> _Задание 1_: Определите, согласуются ли с приведенным ниже текстом о штурме батареи следующие утверждения: (а) батарею обороняла 24-я пехотная дивизия генерала Лихачева; (б) Наполеон оставил пленного Лихачева без шпаги; (в) французы захватили батарею в начале пятого часа. Для каждого утверждения ответьте «да» или «нет» и дословно приведите решающие слова текста.
> _Задание 2_: Продолжите приведенный ниже текст о штурме батареи, начав сразу после его последнего предложения.

> _Выбранный текст_:
Богарне решил, что настало время нанести последний решающий удар. В атаку пошли три пехотные и три кавалерийские дивизии. Пехота Брусье, Морана и Жерара штурмовала батарею с фронта, кавалерия Коленкура, Лоржа и Ранецкого обходили ее с правого фланга, а с левого наступала дивизия Шастеля. Преодолев огонь русской артиллерии, французские пехотинцы подошли к батарее и завязали рукопашный бой. Защитники штыками опрокинули атакующих в ров, но на смену им приходили новые и новые части. Во время этого страшного побоища в плен не брали ни с той, ни с другой стороны. Французы потеряли Мобрена и Коленкура, но уже не считались ни с какими потерями. «Неприятельская пехота взбиралась на вал со всех сторон; ее опрокидывали штыками в ров, наполнившийся трупами убитых; свежие колонны заступали место и с новой яростью лезли умирать; наши встречали их с равным ожесточением и сами падали вместе с врагом», — рассказывал Михайловский-Данилевский, бывший адъютантом Кутузова в течение всего боя. Однако силы противника в четыре раза превосходили силы 24-й пехотной дивизии генерала Лихачева, оборонявшей батарею. Русские геройски отражали все атаки, но их подавила численность атакующих. Перебиты были почти все солдаты. Сам Лихачев весь в крови от нескольких тяжелых ран упал на землю, теряя сознание; он был поднят и только потому не прикончен французским кирасиром, что признан по мундиру за генерала. Его, израненного, понесли перевязывать, а затем представили Наполеону, который тот час же вернул ему шпагу. В начале четвертого часа батарея была захвачена французами.

> _Предоставленные данные_:
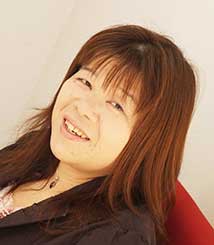 michiko_iida
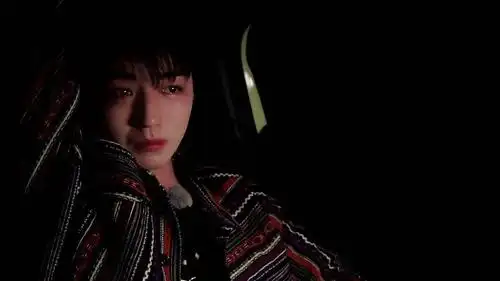 王俊凯美人泪合集,小哭包好看笑起来更好看_app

> _Ответ 1_:
(а) Да: «силы противника в четыре раза превосходили силы 24-й пехотной дивизии генерала Лихачева, оборонявшей батарею».
(б) Нет: «представили Наполеону, который тот час же вернул ему шпагу».
(в) Нет: «В начале четвертого часа батарея была захвачена французами».

> _Ответ 2_:
Русские, сохраняя порядок, отошли на 800 метров за Горецкий овраг. Французы сделали попытку преследовать их кавалерией, но были отражены контратакой войск 2-го и 3-го кавалерийских корпусов. Войска центра и левого фланга русских устроились на второй позиции и были готовы продолжать борьбу.
Узнав о взятии батареи Раевского, Понятовский снова повел свой корпус в наступление и снова был отброшен. Но положение Утицкого отряда осложнилось, так как после отхода левого фланга к Семеновскому оврагу образовался большой разрыв в расположении войск. Опасаясь обхода с севера корпусом Жюно и удара с фронта корпусом Понятовского, генерал Багговут приказал оставить Утицкую позицию и отойти к Семеновскому оврагу.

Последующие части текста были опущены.